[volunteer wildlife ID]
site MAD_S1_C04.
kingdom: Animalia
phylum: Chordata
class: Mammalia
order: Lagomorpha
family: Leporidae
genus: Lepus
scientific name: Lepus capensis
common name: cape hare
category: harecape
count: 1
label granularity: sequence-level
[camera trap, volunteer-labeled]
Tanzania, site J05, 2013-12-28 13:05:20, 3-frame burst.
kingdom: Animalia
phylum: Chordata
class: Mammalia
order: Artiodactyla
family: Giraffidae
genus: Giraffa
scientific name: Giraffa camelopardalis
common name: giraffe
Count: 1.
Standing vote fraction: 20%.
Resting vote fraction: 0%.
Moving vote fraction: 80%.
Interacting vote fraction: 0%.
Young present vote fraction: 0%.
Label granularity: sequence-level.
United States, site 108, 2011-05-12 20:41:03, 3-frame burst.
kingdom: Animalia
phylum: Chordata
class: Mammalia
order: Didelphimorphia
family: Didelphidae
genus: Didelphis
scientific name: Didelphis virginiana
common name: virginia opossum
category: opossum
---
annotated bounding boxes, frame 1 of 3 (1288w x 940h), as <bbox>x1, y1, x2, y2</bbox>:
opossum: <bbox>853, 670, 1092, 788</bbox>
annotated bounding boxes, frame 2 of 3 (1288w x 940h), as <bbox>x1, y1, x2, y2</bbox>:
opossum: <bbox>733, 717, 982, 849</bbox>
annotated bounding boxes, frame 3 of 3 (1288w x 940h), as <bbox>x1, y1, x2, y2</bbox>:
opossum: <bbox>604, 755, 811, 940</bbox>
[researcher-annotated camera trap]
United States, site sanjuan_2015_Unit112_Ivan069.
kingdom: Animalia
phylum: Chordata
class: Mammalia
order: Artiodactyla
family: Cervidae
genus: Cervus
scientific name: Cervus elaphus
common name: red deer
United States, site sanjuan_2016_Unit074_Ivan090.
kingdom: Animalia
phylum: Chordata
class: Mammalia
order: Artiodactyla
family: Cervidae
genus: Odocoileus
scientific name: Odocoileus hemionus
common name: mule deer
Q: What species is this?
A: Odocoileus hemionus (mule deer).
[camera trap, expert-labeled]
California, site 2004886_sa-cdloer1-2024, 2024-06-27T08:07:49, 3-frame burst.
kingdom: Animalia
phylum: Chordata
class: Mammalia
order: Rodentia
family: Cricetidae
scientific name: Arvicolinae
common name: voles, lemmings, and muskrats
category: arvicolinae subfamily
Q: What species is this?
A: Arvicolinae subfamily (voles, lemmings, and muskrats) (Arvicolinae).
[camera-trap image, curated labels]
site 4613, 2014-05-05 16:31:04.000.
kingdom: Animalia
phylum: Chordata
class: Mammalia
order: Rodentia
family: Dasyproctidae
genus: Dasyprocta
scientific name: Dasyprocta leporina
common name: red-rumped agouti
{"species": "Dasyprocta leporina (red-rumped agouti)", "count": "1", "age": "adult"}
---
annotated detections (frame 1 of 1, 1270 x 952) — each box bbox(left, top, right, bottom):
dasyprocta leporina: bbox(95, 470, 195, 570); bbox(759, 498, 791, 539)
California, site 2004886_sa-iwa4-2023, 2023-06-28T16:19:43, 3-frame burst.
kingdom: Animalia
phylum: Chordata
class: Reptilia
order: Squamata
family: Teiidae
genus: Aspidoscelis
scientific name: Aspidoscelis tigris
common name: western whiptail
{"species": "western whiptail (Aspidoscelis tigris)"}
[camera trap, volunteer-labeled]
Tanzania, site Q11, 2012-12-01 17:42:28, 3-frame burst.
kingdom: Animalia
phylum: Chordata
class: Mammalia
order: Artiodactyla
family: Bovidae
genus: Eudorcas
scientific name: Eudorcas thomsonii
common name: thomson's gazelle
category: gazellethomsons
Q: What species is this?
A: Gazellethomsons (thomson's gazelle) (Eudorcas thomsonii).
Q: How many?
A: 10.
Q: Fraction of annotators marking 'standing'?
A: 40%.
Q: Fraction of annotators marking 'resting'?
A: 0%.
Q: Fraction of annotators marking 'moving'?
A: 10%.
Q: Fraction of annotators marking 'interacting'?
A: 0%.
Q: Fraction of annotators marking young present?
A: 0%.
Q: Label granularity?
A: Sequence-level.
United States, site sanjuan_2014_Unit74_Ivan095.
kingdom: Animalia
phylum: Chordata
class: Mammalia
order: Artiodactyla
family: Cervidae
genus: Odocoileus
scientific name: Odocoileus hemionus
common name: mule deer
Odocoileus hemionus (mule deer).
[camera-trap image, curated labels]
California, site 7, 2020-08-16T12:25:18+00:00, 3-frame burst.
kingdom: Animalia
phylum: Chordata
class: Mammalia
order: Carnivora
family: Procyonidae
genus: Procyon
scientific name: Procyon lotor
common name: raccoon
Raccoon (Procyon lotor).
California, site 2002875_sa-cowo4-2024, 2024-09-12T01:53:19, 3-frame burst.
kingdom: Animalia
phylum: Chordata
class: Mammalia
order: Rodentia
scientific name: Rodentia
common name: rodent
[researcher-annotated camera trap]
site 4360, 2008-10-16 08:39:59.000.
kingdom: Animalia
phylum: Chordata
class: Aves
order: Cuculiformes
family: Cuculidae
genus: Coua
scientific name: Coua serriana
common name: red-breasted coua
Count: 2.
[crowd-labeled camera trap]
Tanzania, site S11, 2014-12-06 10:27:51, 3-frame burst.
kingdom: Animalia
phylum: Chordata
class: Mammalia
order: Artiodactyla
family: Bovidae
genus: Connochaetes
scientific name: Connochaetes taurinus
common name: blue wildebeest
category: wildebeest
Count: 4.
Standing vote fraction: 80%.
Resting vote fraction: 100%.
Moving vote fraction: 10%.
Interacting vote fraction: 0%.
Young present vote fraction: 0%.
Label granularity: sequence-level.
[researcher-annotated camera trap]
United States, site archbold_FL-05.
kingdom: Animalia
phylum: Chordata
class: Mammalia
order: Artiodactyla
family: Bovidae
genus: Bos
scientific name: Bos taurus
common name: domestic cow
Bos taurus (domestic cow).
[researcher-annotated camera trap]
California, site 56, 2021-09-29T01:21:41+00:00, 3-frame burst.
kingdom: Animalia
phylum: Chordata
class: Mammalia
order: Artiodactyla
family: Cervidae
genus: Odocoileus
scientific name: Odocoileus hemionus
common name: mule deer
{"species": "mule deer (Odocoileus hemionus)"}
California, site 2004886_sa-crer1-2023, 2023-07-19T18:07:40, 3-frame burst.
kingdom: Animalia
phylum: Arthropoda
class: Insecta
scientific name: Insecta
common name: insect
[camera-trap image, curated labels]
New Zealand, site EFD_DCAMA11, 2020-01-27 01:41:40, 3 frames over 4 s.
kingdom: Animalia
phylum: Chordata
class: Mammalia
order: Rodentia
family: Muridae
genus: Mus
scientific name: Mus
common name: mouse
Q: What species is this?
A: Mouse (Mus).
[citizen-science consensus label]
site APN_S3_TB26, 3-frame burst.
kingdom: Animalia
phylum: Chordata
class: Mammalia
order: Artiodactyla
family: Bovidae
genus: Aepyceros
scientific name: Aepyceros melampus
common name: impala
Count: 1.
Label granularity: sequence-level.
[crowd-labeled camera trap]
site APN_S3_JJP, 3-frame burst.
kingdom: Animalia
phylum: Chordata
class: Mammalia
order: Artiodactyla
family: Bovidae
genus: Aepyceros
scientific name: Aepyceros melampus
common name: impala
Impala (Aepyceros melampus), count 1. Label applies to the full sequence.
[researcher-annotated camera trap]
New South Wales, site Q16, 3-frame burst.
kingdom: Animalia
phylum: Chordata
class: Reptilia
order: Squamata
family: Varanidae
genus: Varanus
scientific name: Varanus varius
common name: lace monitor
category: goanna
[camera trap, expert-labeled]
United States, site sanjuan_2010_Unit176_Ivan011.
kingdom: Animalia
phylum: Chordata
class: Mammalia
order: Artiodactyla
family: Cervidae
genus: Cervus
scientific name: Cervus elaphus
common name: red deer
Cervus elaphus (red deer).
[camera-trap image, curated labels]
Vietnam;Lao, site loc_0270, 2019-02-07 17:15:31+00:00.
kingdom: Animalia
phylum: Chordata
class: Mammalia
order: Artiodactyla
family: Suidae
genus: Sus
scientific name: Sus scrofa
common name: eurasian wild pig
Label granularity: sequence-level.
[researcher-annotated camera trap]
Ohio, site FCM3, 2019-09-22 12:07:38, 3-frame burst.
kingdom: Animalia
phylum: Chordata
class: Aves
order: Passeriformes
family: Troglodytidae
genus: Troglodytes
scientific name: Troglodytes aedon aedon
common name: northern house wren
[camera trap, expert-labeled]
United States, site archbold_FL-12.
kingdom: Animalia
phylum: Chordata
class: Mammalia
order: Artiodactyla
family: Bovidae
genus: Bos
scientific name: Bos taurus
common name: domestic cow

==================================================

The lines to extract from the data above begin with the line containing "order: Carnivora" and end with the line containing "United States, site archbold_FL-05.". Extract them exactly, including both.

order: Carnivora
family: Procyonidae
genus: Procyon
scientific name: Procyon lotor
common name: raccoon
Raccoon (Procyon lotor).
California, site 2002875_sa-cowo4-2024, 2024-09-12T01:53:19, 3-frame burst.
kingdom: Animalia
phylum: Chordata
class: Mammalia
order: Rodentia
scientific name: Rodentia
common name: rodent
[researcher-annotated camera trap]
site 4360, 2008-10-16 08:39:59.000.
kingdom: Animalia
phylum: Chordata
class: Aves
order: Cuculiformes
family: Cuculidae
genus: Coua
scientific name: Coua serriana
common name: red-breasted coua
Count: 2.
[crowd-labeled camera trap]
Tanzania, site S11, 2014-12-06 10:27:51, 3-frame burst.
kingdom: Animalia
phylum: Chordata
class: Mammalia
order: Artiodactyla
family: Bovidae
genus: Connochaetes
scientific name: Connochaetes taurinus
common name: blue wildebeest
category: wildebeest
Count: 4.
Standing vote fraction: 80%.
Resting vote fraction: 100%.
Moving vote fraction: 10%.
Interacting vote fraction: 0%.
Young present vote fraction: 0%.
Label granularity: sequence-level.
[researcher-annotated camera trap]
United States, site archbold_FL-05.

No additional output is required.